Similar to road network cleaning, processing the layer of buildings foundations includes generating a new ID field, aid. This field is populated with consecutive integers starting from 0, guaranteeing strict data consistency during subsequent accessibility calculations. The name of the cleaned layer is a concatenation of the road layer’s name and “_cleaned.” To clean the building layer, go to Data preprocessing → Clean layer of buildings (Figure 3):

Figure 3. The Clean layer of buildings dialog

  • Initial layer of buildings: The initial layer of buildings foundations, which must already be a part of your project. All active polygon layers in the project will appear in the dropdown menu; ensure you select the correct one.

  • Folder to store clean layer of buildings foundations: The directory where the processed building layer will be saved. By default, the system suggests a subfolder within the project directory, using a concatenated name combining the project name (e.g., TAMA) and the suffix “_cleaned”. We recommend using this designated folder to store both the clean road and building layers.

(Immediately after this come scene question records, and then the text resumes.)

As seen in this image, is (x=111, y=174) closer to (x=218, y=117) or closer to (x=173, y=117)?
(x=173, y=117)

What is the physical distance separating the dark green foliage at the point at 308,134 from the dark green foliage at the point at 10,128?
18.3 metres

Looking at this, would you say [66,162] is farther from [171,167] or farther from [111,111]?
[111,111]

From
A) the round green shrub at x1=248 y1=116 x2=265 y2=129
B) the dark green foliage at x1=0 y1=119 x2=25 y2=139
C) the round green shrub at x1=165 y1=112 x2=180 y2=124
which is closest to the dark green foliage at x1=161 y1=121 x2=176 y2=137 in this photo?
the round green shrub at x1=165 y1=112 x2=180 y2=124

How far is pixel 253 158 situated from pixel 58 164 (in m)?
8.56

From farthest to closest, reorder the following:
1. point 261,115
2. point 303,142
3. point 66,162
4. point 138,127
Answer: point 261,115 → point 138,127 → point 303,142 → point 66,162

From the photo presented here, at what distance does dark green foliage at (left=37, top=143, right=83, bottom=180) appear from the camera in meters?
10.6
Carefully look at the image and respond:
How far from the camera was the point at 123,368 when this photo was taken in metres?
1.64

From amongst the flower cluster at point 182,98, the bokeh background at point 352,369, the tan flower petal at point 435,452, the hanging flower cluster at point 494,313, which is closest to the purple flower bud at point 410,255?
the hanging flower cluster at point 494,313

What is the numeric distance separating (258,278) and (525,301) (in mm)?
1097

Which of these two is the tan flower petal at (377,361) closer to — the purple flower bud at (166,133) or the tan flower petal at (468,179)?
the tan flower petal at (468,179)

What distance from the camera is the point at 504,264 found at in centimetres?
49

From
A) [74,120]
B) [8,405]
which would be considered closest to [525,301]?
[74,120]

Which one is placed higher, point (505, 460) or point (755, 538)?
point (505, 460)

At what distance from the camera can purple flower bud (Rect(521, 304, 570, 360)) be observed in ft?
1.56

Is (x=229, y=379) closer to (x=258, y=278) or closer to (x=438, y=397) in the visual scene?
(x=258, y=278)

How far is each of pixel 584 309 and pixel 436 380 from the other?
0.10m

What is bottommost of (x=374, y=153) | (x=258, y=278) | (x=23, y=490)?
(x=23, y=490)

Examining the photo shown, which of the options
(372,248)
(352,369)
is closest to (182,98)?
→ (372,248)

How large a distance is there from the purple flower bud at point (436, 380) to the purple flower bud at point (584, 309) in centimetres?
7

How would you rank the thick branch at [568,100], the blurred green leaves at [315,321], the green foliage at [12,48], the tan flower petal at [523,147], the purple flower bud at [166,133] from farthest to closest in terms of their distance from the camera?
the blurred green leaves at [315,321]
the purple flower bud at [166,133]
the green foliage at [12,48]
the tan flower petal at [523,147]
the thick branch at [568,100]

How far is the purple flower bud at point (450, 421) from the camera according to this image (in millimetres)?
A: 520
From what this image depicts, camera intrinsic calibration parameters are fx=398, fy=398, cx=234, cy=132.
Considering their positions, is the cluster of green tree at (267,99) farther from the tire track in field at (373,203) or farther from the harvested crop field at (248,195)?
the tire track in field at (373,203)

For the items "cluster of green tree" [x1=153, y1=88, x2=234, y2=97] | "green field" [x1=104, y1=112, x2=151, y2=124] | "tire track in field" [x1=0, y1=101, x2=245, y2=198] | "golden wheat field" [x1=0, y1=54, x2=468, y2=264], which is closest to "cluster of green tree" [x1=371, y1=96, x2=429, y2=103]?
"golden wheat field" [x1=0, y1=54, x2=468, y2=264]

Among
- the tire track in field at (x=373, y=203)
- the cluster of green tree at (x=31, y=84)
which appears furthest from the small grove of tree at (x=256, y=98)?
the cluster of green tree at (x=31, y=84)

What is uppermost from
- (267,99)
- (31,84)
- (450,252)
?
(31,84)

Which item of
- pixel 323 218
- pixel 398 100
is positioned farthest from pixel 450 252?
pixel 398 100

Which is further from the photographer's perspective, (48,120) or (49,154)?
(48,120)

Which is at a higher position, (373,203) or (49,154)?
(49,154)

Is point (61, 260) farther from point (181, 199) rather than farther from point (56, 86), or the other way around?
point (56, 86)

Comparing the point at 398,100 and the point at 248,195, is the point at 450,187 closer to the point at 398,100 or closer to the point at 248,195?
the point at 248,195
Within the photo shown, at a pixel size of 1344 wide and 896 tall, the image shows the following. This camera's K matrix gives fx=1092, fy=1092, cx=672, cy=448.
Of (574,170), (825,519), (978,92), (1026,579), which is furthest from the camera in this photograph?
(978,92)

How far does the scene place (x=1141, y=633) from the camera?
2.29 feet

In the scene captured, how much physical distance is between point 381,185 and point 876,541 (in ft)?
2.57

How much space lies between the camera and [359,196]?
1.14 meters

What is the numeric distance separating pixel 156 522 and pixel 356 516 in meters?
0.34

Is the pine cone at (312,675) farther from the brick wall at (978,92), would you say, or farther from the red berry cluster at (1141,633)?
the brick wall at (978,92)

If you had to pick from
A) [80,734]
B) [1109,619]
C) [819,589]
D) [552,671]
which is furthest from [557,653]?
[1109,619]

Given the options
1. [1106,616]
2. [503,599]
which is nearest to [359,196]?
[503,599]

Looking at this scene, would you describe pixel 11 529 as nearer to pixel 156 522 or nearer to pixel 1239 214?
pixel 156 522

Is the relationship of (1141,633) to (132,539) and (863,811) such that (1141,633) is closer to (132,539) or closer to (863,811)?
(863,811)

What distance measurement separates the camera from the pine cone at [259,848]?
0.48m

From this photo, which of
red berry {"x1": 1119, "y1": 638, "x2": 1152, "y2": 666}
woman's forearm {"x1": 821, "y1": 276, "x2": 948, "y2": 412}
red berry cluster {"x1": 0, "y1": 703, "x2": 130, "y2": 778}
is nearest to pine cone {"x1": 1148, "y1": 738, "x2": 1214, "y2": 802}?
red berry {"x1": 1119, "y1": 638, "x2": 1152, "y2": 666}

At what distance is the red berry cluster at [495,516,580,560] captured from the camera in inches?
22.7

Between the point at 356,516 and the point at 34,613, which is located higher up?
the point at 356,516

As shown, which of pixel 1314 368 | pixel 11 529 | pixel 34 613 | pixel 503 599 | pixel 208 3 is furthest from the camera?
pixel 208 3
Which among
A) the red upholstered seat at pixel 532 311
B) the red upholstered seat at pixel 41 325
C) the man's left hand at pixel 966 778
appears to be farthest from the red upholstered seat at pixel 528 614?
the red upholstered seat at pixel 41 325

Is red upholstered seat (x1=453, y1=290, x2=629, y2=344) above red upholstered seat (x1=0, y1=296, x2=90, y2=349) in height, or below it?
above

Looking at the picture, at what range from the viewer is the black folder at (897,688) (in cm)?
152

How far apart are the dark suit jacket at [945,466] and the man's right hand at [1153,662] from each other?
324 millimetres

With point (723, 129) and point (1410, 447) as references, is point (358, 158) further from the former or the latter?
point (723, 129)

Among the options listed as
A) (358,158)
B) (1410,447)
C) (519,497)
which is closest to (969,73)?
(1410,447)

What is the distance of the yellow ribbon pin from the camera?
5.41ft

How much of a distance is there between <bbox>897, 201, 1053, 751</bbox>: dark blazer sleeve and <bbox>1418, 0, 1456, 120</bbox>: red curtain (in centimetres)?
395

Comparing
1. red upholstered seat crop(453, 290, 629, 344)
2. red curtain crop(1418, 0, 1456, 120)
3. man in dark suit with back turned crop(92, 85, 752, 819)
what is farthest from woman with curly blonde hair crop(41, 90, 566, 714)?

Click Run to begin. The Progress bar will display the status of the computations. You can halt the process at any time by clicking Break. The Log tab provides detailed information regarding the cleaning parameters, the execution process, and the details of topological edits that were performed. Upon completion, the cleaned layer of building foundations is added to the current QGIS project. For a practical example of cleaning the TAMA road layer, please refer to section 10.2.